19 luglio 2019

Maria Giudice

Maria Giudice, La maestra rossa
Maria Giudice
Nata a Codevilla (Pavia) il 27 aprile 1880, deceduta a Catania il 5 febbraio 1953, maestra elementare, dirigente socialista.

Era stata, giovanissima, attivissima propagandista tra i contadini e le contadine dell’Oltrepò pavese e nel 1902 era già la segretaria della Camera del Lavoro di Voghera. L’anno dopo Maria Giudice dirigeva la CdL di Borgo San Donnino (Parma). La sua combattività le costò le prime condanne per propaganda antimilitarista. Unitasi con l’anarchico Carlo Civardi (col quale ebbe sei figli), visse a Pavia collaborando alla stampa socialista e portandosi frequentemente in Svizzera per tenere conferenze ai lavoratori italiani là emigrati. Nel 1910 Maria Giudice si trasferì a Milano e qui riprese l’insegnamento nelle scuole elementari, accompagnandolo col “lavoro politico” fra le donne. Nel 1914 eccola a Borgosesia, dove capeggia la “Lega rossa” e viene eletta segretaria della Federazione socialista valsesiana.
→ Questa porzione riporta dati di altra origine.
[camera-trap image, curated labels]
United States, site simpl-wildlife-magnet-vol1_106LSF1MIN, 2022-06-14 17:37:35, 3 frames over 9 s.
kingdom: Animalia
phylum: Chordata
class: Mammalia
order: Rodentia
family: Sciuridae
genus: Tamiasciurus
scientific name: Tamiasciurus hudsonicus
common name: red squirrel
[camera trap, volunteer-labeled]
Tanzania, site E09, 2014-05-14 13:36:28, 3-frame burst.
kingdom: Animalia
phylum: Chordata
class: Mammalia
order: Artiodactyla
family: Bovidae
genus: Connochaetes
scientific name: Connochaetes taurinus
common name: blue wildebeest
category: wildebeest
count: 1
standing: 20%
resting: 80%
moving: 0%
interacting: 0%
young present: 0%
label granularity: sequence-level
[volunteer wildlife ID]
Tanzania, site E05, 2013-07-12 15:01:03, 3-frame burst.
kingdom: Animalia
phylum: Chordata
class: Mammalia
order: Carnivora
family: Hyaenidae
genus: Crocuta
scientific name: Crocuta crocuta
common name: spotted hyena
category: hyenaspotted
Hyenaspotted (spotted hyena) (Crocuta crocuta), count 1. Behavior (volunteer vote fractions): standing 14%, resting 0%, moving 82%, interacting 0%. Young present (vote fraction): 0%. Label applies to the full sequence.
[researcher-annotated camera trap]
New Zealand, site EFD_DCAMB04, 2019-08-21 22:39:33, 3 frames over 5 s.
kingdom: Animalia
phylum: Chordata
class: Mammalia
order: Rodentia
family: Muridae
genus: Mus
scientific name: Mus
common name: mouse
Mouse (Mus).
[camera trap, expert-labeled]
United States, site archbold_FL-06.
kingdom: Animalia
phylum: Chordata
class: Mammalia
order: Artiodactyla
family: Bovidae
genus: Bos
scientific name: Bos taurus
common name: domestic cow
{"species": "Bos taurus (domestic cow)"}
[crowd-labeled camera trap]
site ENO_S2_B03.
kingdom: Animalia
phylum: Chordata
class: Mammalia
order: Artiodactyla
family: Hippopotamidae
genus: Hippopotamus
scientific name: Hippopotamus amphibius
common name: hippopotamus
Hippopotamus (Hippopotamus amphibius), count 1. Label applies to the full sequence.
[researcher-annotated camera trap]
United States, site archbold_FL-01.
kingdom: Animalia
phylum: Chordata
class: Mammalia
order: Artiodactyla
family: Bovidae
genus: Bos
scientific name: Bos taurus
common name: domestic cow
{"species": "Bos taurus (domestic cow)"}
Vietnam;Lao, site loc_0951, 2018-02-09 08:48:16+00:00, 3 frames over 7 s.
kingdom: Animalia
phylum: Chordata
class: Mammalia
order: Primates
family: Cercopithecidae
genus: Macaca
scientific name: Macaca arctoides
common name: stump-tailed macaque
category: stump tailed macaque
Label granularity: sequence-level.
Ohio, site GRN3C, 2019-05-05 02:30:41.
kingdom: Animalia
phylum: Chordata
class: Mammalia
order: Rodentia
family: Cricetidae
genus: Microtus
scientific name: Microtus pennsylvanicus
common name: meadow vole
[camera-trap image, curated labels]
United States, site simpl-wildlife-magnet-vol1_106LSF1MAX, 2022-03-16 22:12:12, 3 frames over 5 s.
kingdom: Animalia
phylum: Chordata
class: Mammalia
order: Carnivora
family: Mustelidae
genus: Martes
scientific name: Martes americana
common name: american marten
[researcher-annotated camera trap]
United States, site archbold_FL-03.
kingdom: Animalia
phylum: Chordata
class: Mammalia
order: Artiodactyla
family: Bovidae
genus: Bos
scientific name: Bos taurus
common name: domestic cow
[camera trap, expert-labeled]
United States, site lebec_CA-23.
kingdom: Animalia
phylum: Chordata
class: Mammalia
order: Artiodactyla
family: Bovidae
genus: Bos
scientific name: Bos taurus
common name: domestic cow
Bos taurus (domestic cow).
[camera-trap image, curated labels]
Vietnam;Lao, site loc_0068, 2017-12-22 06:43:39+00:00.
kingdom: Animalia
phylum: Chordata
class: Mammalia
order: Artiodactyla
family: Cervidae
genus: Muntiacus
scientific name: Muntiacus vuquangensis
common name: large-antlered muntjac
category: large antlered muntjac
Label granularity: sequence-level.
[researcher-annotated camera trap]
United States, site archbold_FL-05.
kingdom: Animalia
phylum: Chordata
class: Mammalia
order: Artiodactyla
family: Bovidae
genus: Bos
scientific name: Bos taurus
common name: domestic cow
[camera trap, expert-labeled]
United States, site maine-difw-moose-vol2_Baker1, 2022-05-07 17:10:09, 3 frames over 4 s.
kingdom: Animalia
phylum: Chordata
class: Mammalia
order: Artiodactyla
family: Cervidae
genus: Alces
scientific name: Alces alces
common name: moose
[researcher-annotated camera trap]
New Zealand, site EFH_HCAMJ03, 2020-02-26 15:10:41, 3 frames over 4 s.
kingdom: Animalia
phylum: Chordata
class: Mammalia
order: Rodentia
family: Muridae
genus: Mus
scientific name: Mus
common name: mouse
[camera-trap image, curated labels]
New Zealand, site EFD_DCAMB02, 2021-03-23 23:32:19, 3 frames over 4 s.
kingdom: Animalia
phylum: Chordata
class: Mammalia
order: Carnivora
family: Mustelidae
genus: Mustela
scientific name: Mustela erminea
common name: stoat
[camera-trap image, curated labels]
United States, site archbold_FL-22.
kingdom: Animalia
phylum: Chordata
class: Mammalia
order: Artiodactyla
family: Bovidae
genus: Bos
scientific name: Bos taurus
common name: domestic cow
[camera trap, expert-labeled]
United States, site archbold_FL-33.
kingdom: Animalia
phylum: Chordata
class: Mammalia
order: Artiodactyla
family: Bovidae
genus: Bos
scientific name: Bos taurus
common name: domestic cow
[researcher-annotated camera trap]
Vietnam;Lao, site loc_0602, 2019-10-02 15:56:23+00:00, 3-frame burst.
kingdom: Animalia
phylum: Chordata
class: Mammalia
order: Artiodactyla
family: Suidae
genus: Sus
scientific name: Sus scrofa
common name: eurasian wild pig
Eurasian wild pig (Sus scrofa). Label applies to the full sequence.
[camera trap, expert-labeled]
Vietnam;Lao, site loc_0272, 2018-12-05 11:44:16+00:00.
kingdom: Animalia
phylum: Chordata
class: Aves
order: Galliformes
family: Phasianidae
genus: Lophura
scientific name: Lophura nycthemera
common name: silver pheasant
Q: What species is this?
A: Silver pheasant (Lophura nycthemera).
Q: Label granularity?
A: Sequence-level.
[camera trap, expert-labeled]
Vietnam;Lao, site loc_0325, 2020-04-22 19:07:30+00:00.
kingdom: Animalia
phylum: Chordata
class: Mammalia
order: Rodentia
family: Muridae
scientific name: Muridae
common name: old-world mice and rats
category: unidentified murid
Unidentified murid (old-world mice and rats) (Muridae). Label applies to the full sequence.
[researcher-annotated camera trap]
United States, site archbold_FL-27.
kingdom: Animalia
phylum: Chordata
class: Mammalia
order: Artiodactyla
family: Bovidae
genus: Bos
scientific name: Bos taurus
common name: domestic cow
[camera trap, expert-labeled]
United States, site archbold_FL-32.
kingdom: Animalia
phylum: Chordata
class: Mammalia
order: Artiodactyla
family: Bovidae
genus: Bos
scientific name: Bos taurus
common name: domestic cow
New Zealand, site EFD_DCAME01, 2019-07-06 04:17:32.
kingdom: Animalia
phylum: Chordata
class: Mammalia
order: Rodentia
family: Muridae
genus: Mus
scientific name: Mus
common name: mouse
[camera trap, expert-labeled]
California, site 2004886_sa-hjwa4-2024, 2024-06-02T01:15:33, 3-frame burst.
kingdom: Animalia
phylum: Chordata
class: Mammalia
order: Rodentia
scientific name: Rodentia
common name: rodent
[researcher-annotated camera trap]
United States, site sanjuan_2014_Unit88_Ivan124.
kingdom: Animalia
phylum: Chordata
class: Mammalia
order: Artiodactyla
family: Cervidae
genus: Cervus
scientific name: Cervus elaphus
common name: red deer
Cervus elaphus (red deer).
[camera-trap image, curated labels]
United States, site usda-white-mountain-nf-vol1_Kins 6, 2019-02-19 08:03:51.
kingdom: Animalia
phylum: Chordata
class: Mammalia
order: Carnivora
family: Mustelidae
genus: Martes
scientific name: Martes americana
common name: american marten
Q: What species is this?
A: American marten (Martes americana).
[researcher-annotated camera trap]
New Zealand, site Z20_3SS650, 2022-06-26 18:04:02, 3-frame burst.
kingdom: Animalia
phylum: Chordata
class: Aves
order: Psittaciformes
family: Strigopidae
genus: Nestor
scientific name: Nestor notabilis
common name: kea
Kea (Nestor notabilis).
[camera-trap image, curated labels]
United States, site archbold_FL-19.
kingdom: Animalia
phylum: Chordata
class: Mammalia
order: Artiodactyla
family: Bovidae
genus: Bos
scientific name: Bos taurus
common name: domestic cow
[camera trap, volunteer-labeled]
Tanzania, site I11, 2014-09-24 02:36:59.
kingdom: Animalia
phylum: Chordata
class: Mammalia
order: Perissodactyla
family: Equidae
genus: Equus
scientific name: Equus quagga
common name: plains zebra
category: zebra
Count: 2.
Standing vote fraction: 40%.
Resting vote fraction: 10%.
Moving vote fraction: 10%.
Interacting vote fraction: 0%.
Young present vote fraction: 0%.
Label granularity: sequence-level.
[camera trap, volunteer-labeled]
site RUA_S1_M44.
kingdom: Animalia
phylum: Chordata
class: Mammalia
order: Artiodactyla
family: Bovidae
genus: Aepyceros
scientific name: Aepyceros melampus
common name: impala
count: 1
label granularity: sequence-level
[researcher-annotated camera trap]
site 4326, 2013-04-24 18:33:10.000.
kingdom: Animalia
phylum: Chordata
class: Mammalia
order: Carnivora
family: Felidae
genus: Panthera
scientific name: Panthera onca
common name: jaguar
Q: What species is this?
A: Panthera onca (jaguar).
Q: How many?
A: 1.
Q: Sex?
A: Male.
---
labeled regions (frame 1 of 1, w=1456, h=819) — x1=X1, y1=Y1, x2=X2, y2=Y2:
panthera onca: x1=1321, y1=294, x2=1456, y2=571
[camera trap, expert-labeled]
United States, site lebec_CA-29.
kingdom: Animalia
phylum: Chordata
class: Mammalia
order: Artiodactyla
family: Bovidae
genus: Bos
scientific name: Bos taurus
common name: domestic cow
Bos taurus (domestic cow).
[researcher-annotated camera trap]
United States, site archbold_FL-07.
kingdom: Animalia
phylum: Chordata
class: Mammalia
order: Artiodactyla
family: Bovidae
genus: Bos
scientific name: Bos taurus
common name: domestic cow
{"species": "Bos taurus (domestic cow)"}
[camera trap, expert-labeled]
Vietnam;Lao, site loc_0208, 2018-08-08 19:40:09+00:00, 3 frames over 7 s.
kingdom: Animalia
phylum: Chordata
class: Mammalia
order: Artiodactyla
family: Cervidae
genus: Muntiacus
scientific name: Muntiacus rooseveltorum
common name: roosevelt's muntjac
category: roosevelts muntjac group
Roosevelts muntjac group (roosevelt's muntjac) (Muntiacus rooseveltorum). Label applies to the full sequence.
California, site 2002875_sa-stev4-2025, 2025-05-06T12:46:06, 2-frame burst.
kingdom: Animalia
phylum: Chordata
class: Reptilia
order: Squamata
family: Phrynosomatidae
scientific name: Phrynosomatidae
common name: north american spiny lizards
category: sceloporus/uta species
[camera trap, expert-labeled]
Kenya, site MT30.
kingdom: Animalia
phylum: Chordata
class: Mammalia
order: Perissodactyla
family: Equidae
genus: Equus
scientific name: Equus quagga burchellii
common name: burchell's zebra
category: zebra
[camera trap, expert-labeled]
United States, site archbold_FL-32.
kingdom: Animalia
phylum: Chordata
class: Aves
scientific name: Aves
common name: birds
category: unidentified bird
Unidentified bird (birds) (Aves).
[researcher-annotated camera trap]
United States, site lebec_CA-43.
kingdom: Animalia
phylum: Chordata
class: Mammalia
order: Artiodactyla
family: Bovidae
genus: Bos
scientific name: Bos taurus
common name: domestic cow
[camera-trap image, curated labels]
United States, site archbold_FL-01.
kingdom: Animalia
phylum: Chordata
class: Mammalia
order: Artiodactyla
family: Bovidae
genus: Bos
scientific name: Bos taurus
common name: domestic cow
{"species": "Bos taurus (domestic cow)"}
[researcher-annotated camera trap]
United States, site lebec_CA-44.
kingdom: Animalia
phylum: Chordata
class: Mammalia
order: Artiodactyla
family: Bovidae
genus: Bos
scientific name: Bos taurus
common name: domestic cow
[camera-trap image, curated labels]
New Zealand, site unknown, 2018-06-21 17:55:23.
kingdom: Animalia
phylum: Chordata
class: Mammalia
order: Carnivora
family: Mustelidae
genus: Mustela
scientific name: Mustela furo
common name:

Per aver diretto uno sciopero di lavoratrici e lavoratori delle locali fabbriche tessili, la Giudice finisce in carcere per alcuni mesi. Lo scoppio della Prima guerra mondiale la vede impegnata nella direzione del settimanale La campana socialista, col quale sviluppa una decisa campagna antinterventista. Segretaria della Federazione torinese del PSI, nel 1916 Maria Giudice è arrestata a Torino con Umberto Terracini, col quale ha organizzato manifestazioni contro la guerra, e nel 1917 finisce davanti al Tribunale militare che le infligge oltre un anno di carcere. Carlo Civardi è intanto morto per lo scoppio di una bomba a mano durante un’esercitazione al fronte e la Giudice si difende proprio a nome dei suoi sei figli orfani di guerra. Terminato il conflitto l’insegnante si trasferisce prima in Romagna e poi in Sicilia, dove si unisce all’avvocato socialista Giuseppe Sapienza. Con lui, all’inizio della Seconda guerra mondiale è a Roma, dove partecipa alla Resistenza e redige un foglio clandestino tirato al ciclostile. Tornata nel dopoguerra a Catania, vi morirà (preceduta di qualche anno dal suo più giovane compagno, col quale ha avuto un’altra figlia), allontanandosi a poco a poco da ogni impegno politico.